甘蘭芽檢查自己的傷勢。

來了這保守的七十年代,平時都不能穿裙子,這會兒兩條白生生的大腿上,卻是一點傷痕都沒有。

咦?怎麽會這樣呢?

難道是記錯啦,那個混蛋並沒有刺中她?

那當時她痛得不得了是怎麽回事呢?

甘蘭芽狐疑著,幹脆又把衣服脫了,檢查手臂和肩膀。

如果說刺在腿上的一刀,可能是因為在水裏的關係,她身體感覺麻木了,其實並沒有傷到她,那麽“賊眉鼠眼”刺在她肩臂處的一刀,她是清清楚楚的看見,血從手臂飆出來的啊。

傷口在哪兒呢?

甘蘭芽拉住自己的左手臂,上上下下看了很久,沒有傷痕。

奇了怪了!

難道是右手臂?

她的記憶這麽差了?

甘蘭芽不死心的又扒拉了自己的右手臂看。

也沒有。

完全沒有。

這就不對了啊!

甘蘭芽真的沒法相信,之前那種痛感,那種抬一下胳膊都像上刑的感覺,不是那麽容易忘記的,不可能沒有傷痕的。

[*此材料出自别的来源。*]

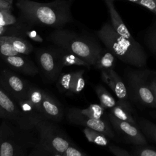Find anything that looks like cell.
I'll use <instances>...</instances> for the list:
<instances>
[{
  "mask_svg": "<svg viewBox=\"0 0 156 156\" xmlns=\"http://www.w3.org/2000/svg\"><path fill=\"white\" fill-rule=\"evenodd\" d=\"M83 69L74 72L71 93L77 94L81 92L84 88L85 85V81L83 76Z\"/></svg>",
  "mask_w": 156,
  "mask_h": 156,
  "instance_id": "26",
  "label": "cell"
},
{
  "mask_svg": "<svg viewBox=\"0 0 156 156\" xmlns=\"http://www.w3.org/2000/svg\"><path fill=\"white\" fill-rule=\"evenodd\" d=\"M58 51L61 56L63 66L76 65L82 66L88 68L91 66V65L84 60L71 52H68L62 48Z\"/></svg>",
  "mask_w": 156,
  "mask_h": 156,
  "instance_id": "20",
  "label": "cell"
},
{
  "mask_svg": "<svg viewBox=\"0 0 156 156\" xmlns=\"http://www.w3.org/2000/svg\"><path fill=\"white\" fill-rule=\"evenodd\" d=\"M150 87L151 89L152 90V94L154 95L155 105H156V76H152L150 81Z\"/></svg>",
  "mask_w": 156,
  "mask_h": 156,
  "instance_id": "35",
  "label": "cell"
},
{
  "mask_svg": "<svg viewBox=\"0 0 156 156\" xmlns=\"http://www.w3.org/2000/svg\"><path fill=\"white\" fill-rule=\"evenodd\" d=\"M0 87L15 101L27 99L30 87L20 77L5 69L0 73Z\"/></svg>",
  "mask_w": 156,
  "mask_h": 156,
  "instance_id": "8",
  "label": "cell"
},
{
  "mask_svg": "<svg viewBox=\"0 0 156 156\" xmlns=\"http://www.w3.org/2000/svg\"><path fill=\"white\" fill-rule=\"evenodd\" d=\"M68 120L72 124L83 126L98 131L108 137L113 138L115 135L110 126L104 120L87 117L81 114L77 108H70L67 113Z\"/></svg>",
  "mask_w": 156,
  "mask_h": 156,
  "instance_id": "9",
  "label": "cell"
},
{
  "mask_svg": "<svg viewBox=\"0 0 156 156\" xmlns=\"http://www.w3.org/2000/svg\"><path fill=\"white\" fill-rule=\"evenodd\" d=\"M35 130H25L5 119L0 124V156H26L35 146Z\"/></svg>",
  "mask_w": 156,
  "mask_h": 156,
  "instance_id": "3",
  "label": "cell"
},
{
  "mask_svg": "<svg viewBox=\"0 0 156 156\" xmlns=\"http://www.w3.org/2000/svg\"><path fill=\"white\" fill-rule=\"evenodd\" d=\"M50 40L60 48L71 52L94 66L102 49L95 41L67 30L57 29L50 35Z\"/></svg>",
  "mask_w": 156,
  "mask_h": 156,
  "instance_id": "5",
  "label": "cell"
},
{
  "mask_svg": "<svg viewBox=\"0 0 156 156\" xmlns=\"http://www.w3.org/2000/svg\"><path fill=\"white\" fill-rule=\"evenodd\" d=\"M16 6L27 20L37 24L60 27L72 20L71 4L65 0L46 3L17 0Z\"/></svg>",
  "mask_w": 156,
  "mask_h": 156,
  "instance_id": "1",
  "label": "cell"
},
{
  "mask_svg": "<svg viewBox=\"0 0 156 156\" xmlns=\"http://www.w3.org/2000/svg\"><path fill=\"white\" fill-rule=\"evenodd\" d=\"M7 31V27L5 26H0V37L3 35H6L5 34Z\"/></svg>",
  "mask_w": 156,
  "mask_h": 156,
  "instance_id": "36",
  "label": "cell"
},
{
  "mask_svg": "<svg viewBox=\"0 0 156 156\" xmlns=\"http://www.w3.org/2000/svg\"><path fill=\"white\" fill-rule=\"evenodd\" d=\"M40 111L46 119L55 122L60 121L63 116L60 104L46 92L41 103Z\"/></svg>",
  "mask_w": 156,
  "mask_h": 156,
  "instance_id": "15",
  "label": "cell"
},
{
  "mask_svg": "<svg viewBox=\"0 0 156 156\" xmlns=\"http://www.w3.org/2000/svg\"><path fill=\"white\" fill-rule=\"evenodd\" d=\"M96 34L106 49L121 62L136 68L146 66L147 54L142 46L135 40L122 37L109 23L103 24Z\"/></svg>",
  "mask_w": 156,
  "mask_h": 156,
  "instance_id": "2",
  "label": "cell"
},
{
  "mask_svg": "<svg viewBox=\"0 0 156 156\" xmlns=\"http://www.w3.org/2000/svg\"><path fill=\"white\" fill-rule=\"evenodd\" d=\"M74 74V72H69L60 76L57 83L60 91L62 93H71Z\"/></svg>",
  "mask_w": 156,
  "mask_h": 156,
  "instance_id": "25",
  "label": "cell"
},
{
  "mask_svg": "<svg viewBox=\"0 0 156 156\" xmlns=\"http://www.w3.org/2000/svg\"><path fill=\"white\" fill-rule=\"evenodd\" d=\"M51 120L38 122L35 129L38 140L30 151L29 156H62L63 152L71 144L66 134Z\"/></svg>",
  "mask_w": 156,
  "mask_h": 156,
  "instance_id": "4",
  "label": "cell"
},
{
  "mask_svg": "<svg viewBox=\"0 0 156 156\" xmlns=\"http://www.w3.org/2000/svg\"><path fill=\"white\" fill-rule=\"evenodd\" d=\"M137 4L147 8L156 15V0H139Z\"/></svg>",
  "mask_w": 156,
  "mask_h": 156,
  "instance_id": "32",
  "label": "cell"
},
{
  "mask_svg": "<svg viewBox=\"0 0 156 156\" xmlns=\"http://www.w3.org/2000/svg\"><path fill=\"white\" fill-rule=\"evenodd\" d=\"M105 4L108 10L110 16L111 24L115 31L122 37L130 40H135L130 32L129 31L127 26L124 23L122 18L119 15L118 12L115 8L113 5L114 0H104Z\"/></svg>",
  "mask_w": 156,
  "mask_h": 156,
  "instance_id": "17",
  "label": "cell"
},
{
  "mask_svg": "<svg viewBox=\"0 0 156 156\" xmlns=\"http://www.w3.org/2000/svg\"><path fill=\"white\" fill-rule=\"evenodd\" d=\"M0 108L7 119L20 128L25 130H35L23 114L15 101L0 87Z\"/></svg>",
  "mask_w": 156,
  "mask_h": 156,
  "instance_id": "7",
  "label": "cell"
},
{
  "mask_svg": "<svg viewBox=\"0 0 156 156\" xmlns=\"http://www.w3.org/2000/svg\"><path fill=\"white\" fill-rule=\"evenodd\" d=\"M85 155H87L86 153L80 150L76 146H74L73 144H71L63 152L62 156H85Z\"/></svg>",
  "mask_w": 156,
  "mask_h": 156,
  "instance_id": "30",
  "label": "cell"
},
{
  "mask_svg": "<svg viewBox=\"0 0 156 156\" xmlns=\"http://www.w3.org/2000/svg\"><path fill=\"white\" fill-rule=\"evenodd\" d=\"M152 73L149 70H132L124 73V83L129 98L143 105L156 107L150 87Z\"/></svg>",
  "mask_w": 156,
  "mask_h": 156,
  "instance_id": "6",
  "label": "cell"
},
{
  "mask_svg": "<svg viewBox=\"0 0 156 156\" xmlns=\"http://www.w3.org/2000/svg\"><path fill=\"white\" fill-rule=\"evenodd\" d=\"M156 38V29L154 30L153 31L152 33H151V34L150 35V39L149 40H153V39H155Z\"/></svg>",
  "mask_w": 156,
  "mask_h": 156,
  "instance_id": "38",
  "label": "cell"
},
{
  "mask_svg": "<svg viewBox=\"0 0 156 156\" xmlns=\"http://www.w3.org/2000/svg\"><path fill=\"white\" fill-rule=\"evenodd\" d=\"M83 132L89 142L93 143L99 146H106L108 144V140L106 137L107 136L98 131L85 127L83 130Z\"/></svg>",
  "mask_w": 156,
  "mask_h": 156,
  "instance_id": "22",
  "label": "cell"
},
{
  "mask_svg": "<svg viewBox=\"0 0 156 156\" xmlns=\"http://www.w3.org/2000/svg\"><path fill=\"white\" fill-rule=\"evenodd\" d=\"M138 127L144 136L156 143V124L151 121L143 119L138 123Z\"/></svg>",
  "mask_w": 156,
  "mask_h": 156,
  "instance_id": "23",
  "label": "cell"
},
{
  "mask_svg": "<svg viewBox=\"0 0 156 156\" xmlns=\"http://www.w3.org/2000/svg\"><path fill=\"white\" fill-rule=\"evenodd\" d=\"M16 22V20L10 10H0V26L7 27L14 24Z\"/></svg>",
  "mask_w": 156,
  "mask_h": 156,
  "instance_id": "28",
  "label": "cell"
},
{
  "mask_svg": "<svg viewBox=\"0 0 156 156\" xmlns=\"http://www.w3.org/2000/svg\"><path fill=\"white\" fill-rule=\"evenodd\" d=\"M110 151L116 156H130L131 154L126 149L118 146L111 145L108 146Z\"/></svg>",
  "mask_w": 156,
  "mask_h": 156,
  "instance_id": "31",
  "label": "cell"
},
{
  "mask_svg": "<svg viewBox=\"0 0 156 156\" xmlns=\"http://www.w3.org/2000/svg\"><path fill=\"white\" fill-rule=\"evenodd\" d=\"M0 118H5L4 114V113L2 112V110L1 109V108H0Z\"/></svg>",
  "mask_w": 156,
  "mask_h": 156,
  "instance_id": "39",
  "label": "cell"
},
{
  "mask_svg": "<svg viewBox=\"0 0 156 156\" xmlns=\"http://www.w3.org/2000/svg\"><path fill=\"white\" fill-rule=\"evenodd\" d=\"M45 91L36 88L30 87L28 92L27 99H29L40 111V105L44 98Z\"/></svg>",
  "mask_w": 156,
  "mask_h": 156,
  "instance_id": "27",
  "label": "cell"
},
{
  "mask_svg": "<svg viewBox=\"0 0 156 156\" xmlns=\"http://www.w3.org/2000/svg\"><path fill=\"white\" fill-rule=\"evenodd\" d=\"M1 57L11 68L20 73L34 76L38 72V68L30 59L21 55Z\"/></svg>",
  "mask_w": 156,
  "mask_h": 156,
  "instance_id": "14",
  "label": "cell"
},
{
  "mask_svg": "<svg viewBox=\"0 0 156 156\" xmlns=\"http://www.w3.org/2000/svg\"><path fill=\"white\" fill-rule=\"evenodd\" d=\"M13 0H0V10H10Z\"/></svg>",
  "mask_w": 156,
  "mask_h": 156,
  "instance_id": "34",
  "label": "cell"
},
{
  "mask_svg": "<svg viewBox=\"0 0 156 156\" xmlns=\"http://www.w3.org/2000/svg\"><path fill=\"white\" fill-rule=\"evenodd\" d=\"M126 1H130V2H133V3H136V4H137L138 2L139 1V0H126Z\"/></svg>",
  "mask_w": 156,
  "mask_h": 156,
  "instance_id": "40",
  "label": "cell"
},
{
  "mask_svg": "<svg viewBox=\"0 0 156 156\" xmlns=\"http://www.w3.org/2000/svg\"><path fill=\"white\" fill-rule=\"evenodd\" d=\"M96 93L100 101V104L104 108H112L113 107L116 102L110 93L101 85H99L95 88Z\"/></svg>",
  "mask_w": 156,
  "mask_h": 156,
  "instance_id": "21",
  "label": "cell"
},
{
  "mask_svg": "<svg viewBox=\"0 0 156 156\" xmlns=\"http://www.w3.org/2000/svg\"><path fill=\"white\" fill-rule=\"evenodd\" d=\"M104 108L101 104H91L86 108L77 110L82 115L91 118L101 119L104 113Z\"/></svg>",
  "mask_w": 156,
  "mask_h": 156,
  "instance_id": "24",
  "label": "cell"
},
{
  "mask_svg": "<svg viewBox=\"0 0 156 156\" xmlns=\"http://www.w3.org/2000/svg\"><path fill=\"white\" fill-rule=\"evenodd\" d=\"M149 43H150V44H151L152 48L156 51V40L151 41H149Z\"/></svg>",
  "mask_w": 156,
  "mask_h": 156,
  "instance_id": "37",
  "label": "cell"
},
{
  "mask_svg": "<svg viewBox=\"0 0 156 156\" xmlns=\"http://www.w3.org/2000/svg\"><path fill=\"white\" fill-rule=\"evenodd\" d=\"M16 102L19 105L23 115L33 127L35 128L37 124L40 121L48 119L29 99H19L16 101Z\"/></svg>",
  "mask_w": 156,
  "mask_h": 156,
  "instance_id": "16",
  "label": "cell"
},
{
  "mask_svg": "<svg viewBox=\"0 0 156 156\" xmlns=\"http://www.w3.org/2000/svg\"><path fill=\"white\" fill-rule=\"evenodd\" d=\"M0 142H1V141H0Z\"/></svg>",
  "mask_w": 156,
  "mask_h": 156,
  "instance_id": "41",
  "label": "cell"
},
{
  "mask_svg": "<svg viewBox=\"0 0 156 156\" xmlns=\"http://www.w3.org/2000/svg\"><path fill=\"white\" fill-rule=\"evenodd\" d=\"M32 50V45L24 38L11 35L0 37L1 56L29 54Z\"/></svg>",
  "mask_w": 156,
  "mask_h": 156,
  "instance_id": "11",
  "label": "cell"
},
{
  "mask_svg": "<svg viewBox=\"0 0 156 156\" xmlns=\"http://www.w3.org/2000/svg\"><path fill=\"white\" fill-rule=\"evenodd\" d=\"M127 101L119 100L116 105L110 108V113L119 119L125 121L136 126V123L132 115V110Z\"/></svg>",
  "mask_w": 156,
  "mask_h": 156,
  "instance_id": "18",
  "label": "cell"
},
{
  "mask_svg": "<svg viewBox=\"0 0 156 156\" xmlns=\"http://www.w3.org/2000/svg\"><path fill=\"white\" fill-rule=\"evenodd\" d=\"M133 151V155L138 156H156V150L144 146V145H137Z\"/></svg>",
  "mask_w": 156,
  "mask_h": 156,
  "instance_id": "29",
  "label": "cell"
},
{
  "mask_svg": "<svg viewBox=\"0 0 156 156\" xmlns=\"http://www.w3.org/2000/svg\"><path fill=\"white\" fill-rule=\"evenodd\" d=\"M116 57L108 50L102 49L99 54L94 66L99 69H113L115 64Z\"/></svg>",
  "mask_w": 156,
  "mask_h": 156,
  "instance_id": "19",
  "label": "cell"
},
{
  "mask_svg": "<svg viewBox=\"0 0 156 156\" xmlns=\"http://www.w3.org/2000/svg\"><path fill=\"white\" fill-rule=\"evenodd\" d=\"M38 61L42 70L51 79L57 78L63 67L59 51H42L39 54Z\"/></svg>",
  "mask_w": 156,
  "mask_h": 156,
  "instance_id": "12",
  "label": "cell"
},
{
  "mask_svg": "<svg viewBox=\"0 0 156 156\" xmlns=\"http://www.w3.org/2000/svg\"><path fill=\"white\" fill-rule=\"evenodd\" d=\"M101 77L102 80L115 93L119 100L128 99L129 94L125 83L113 69L102 70Z\"/></svg>",
  "mask_w": 156,
  "mask_h": 156,
  "instance_id": "13",
  "label": "cell"
},
{
  "mask_svg": "<svg viewBox=\"0 0 156 156\" xmlns=\"http://www.w3.org/2000/svg\"><path fill=\"white\" fill-rule=\"evenodd\" d=\"M110 121L113 129L129 142L135 145H146V139L141 131L129 122L119 119L111 113L108 115Z\"/></svg>",
  "mask_w": 156,
  "mask_h": 156,
  "instance_id": "10",
  "label": "cell"
},
{
  "mask_svg": "<svg viewBox=\"0 0 156 156\" xmlns=\"http://www.w3.org/2000/svg\"><path fill=\"white\" fill-rule=\"evenodd\" d=\"M26 35L33 41L38 43H41L43 41L42 37L35 31L34 30H29L26 32Z\"/></svg>",
  "mask_w": 156,
  "mask_h": 156,
  "instance_id": "33",
  "label": "cell"
}]
</instances>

她去找了保存在空間裏的小鏡子,對照著一個衣櫥上的鏡子,仔細的查自己的後背。

沒有。

沒有任何一條傷痕。

按理,泡水的傷痕,應該外翻可怖才對,現在卻是完全沒有痕跡。

逆天了!

她呆呆的坐到地下,愣了半天,最後笑了:“WHAT!我可真是太牛叉了!”

一定是空間有治愈她傷口的能力。

一定是!

否則完全無法解釋了!

甘蘭芽開心壞了,站起來伸伸胳膊抬抬腿。

哦豁豁豁,她現在渾身是勁!

再救十個人都沒事。

不過之前的人已經都救下了,“賊眉鼠眼”估計已經沉入水中與火車同眠了,沒事了。

現在得馬上出去,不然外頭的人肯定都急壞了。

爺爺會擔心的。

甘蘭芽迅速的穿好衣服,還狼吞虎咽的吃了一個儲藏在內空間的雞蛋,感覺自己沒有任何不適,她準備出空間。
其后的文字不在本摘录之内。